Still love mine!  Got my wife one, my FIL one, and my brother got a SS vest at the factory store for $20.  These did not come from Costco, but similar.  

http://forums.alpinezone.com/showthread.php?t=91630&highlight=Black+Diamond


----------



## o3jeff (Feb 26, 2012)

gmcunni said:


> still wearing it. love this softshell when it is too cold for my TNF shell



Is it the same one they had this year?


----------



## gmcunni (Feb 26, 2012)

o3jeff said:


> Is it the same one they had this year?



didn't see this years


----------



## thetrailboss (Sep 19, 2014)

Update.  

Sad news.  I had not heard anything in a while about these folks and went on to their Facebook page to find:



> After 40 years Double Diamond Sportswear is closing their doors. We will miss our customers and appreciate your business over the years.
> All remaining blankets, fleece and softshell jackets and vests are reduced to $10.00. Limited sizes available and all sales are final. Cash and carry only, sorry no shipping.
> Everything must go including office desks, files, bookcases. All at $10.00.
> Stop by and check out our free tables full of hangers, banker boxes, desk organizers, staplers, office supplies, etc.
> Thanks for a great 40 years!





Well, Bittersweet in a way since it looks like the owner just finally retired.  

It's kind of appropriate that I just bought my newest Black Diamond/Double Diamond item only a few weeks back at Snowmass.....a nice softshell vest on clearance with the Aspen/Snowmass logo.  Love it.  And it was only a few weeks from the 20th anniversary of my first purchase at Black Diamond...that was a vest as well.  

I'm sure that DHS and others who were in Vermont in the 1990's remember Black Diamond.  They had a hole-in-the-wall shop on Route 100 in Waterbury Center on the way north to Stowe.  They sold their outerwear and custom T-Shirts that you could make to order with the different graphics.  

They also had a retail store in the University Mall...right in the corner by the Guest Services Desk.  It was a nice shop that showed all their stuff. 

I wax on because the store and their gear played a role in my "coming of age" as an outdoors sports enthusiast.  First, I remember first learning about Sugarbush there in 1993 or so when they were promoting Warren Miller's "Black Diamond Rush" movie.  I grabbed a trail map and an oversized "Sugarbush" Magazine that I still have from the store.  As I rode home with my family, a young impressionable teenager then, I read about the Egan Brothers and stared at awesome action shots and the map of the area.  I wanted to ski there so bad...and I did for several years in college, law school, and after.  

But their gear was the first I could afford to buy for hiking, camping, skiing, and snowshoeing.  In 1993 my Grandfather died and it really was a big blow to me.  I inherited some of his outdoor gear, including his handmade wooden snowshoes.  That next summer I mowed my Grandmother's lawn....my "first" real job.  With the money I earned from that and other odd jobs I bought my first REAL outdoor item of my own with my own money....it was a Black Diamond Polartec 200 fleece vest that I wore pretty much everyday that year and often as a layer skiing.  It lasted me a damn long time.  In typical Black Diamond fashion the price was "marked down" in pencil.  After that I bought two more fleece jackets, a pair of fleece pants for insulation, and a "3-in-1" ski jacket that I still have and use to this day.

Work instructions:
• A. Using the forum thread about Black Diamond and Double Diamond Sportswear, answer each of the following.
(i) What did the brother pay for the SS vest he bought at the factory store?
(ii) To what price were the remaining blankets, fleece and softshell jackets, and vests reduced when the company announced its closing?
(iii) On which road and in which town was the hole-in-the-wall shop located?
• B. Resume the forum thread about Black Diamond and Double Diamond Sportswear, beginning immediately after its final sentence.

Given data:
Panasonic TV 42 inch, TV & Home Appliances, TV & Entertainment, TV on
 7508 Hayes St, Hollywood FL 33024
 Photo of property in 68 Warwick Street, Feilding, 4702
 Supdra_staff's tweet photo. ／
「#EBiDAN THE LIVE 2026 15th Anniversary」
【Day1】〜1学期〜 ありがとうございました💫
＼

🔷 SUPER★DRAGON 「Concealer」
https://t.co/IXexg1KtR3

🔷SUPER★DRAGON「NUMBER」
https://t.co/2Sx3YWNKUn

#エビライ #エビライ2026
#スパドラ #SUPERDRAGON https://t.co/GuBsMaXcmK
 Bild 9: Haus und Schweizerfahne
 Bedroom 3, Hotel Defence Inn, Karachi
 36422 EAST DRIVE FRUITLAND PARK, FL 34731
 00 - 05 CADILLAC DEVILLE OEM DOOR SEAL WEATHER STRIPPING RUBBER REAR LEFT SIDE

Answers to each task:
• A.
(i) $20
(ii) $10.00
(iii) Route 100, in Waterbury Center

• B.
In those years they were ahead of their time.  They were one of the first to really embrace the "Polartec" fleece made by Malden Mills.  They also used other experimental fabrics and materials.  As someone said in another thread the thing that was extra special was that the MADE their own stuff in Vermont....first in Waterbury and then in Barre/Berlin.  

But like everything else times changed.  After I went graduated from College and moved away for a brief time they began to outsource their stuff.  Sometime around 2005 or so they closed their retail store in the Mall.  They went into wholesale (go to Sierra Trading Post for their leftovers) and then a small online store of their own.  As others said, they did logo stuff for resorts and sold Costco for a number of years.  

In 2010 I stumbled upon an ad in a local paper in Waterbury...turns out that for years they did a "warehouse" sale for locals--cash and carry--during November and December.  It was an institution...like the "Darn Tough" sock sale weekends.  I decided to go and look after skiing one day.  I was a kid in a candy store...and walked out with a lot of nice stuff.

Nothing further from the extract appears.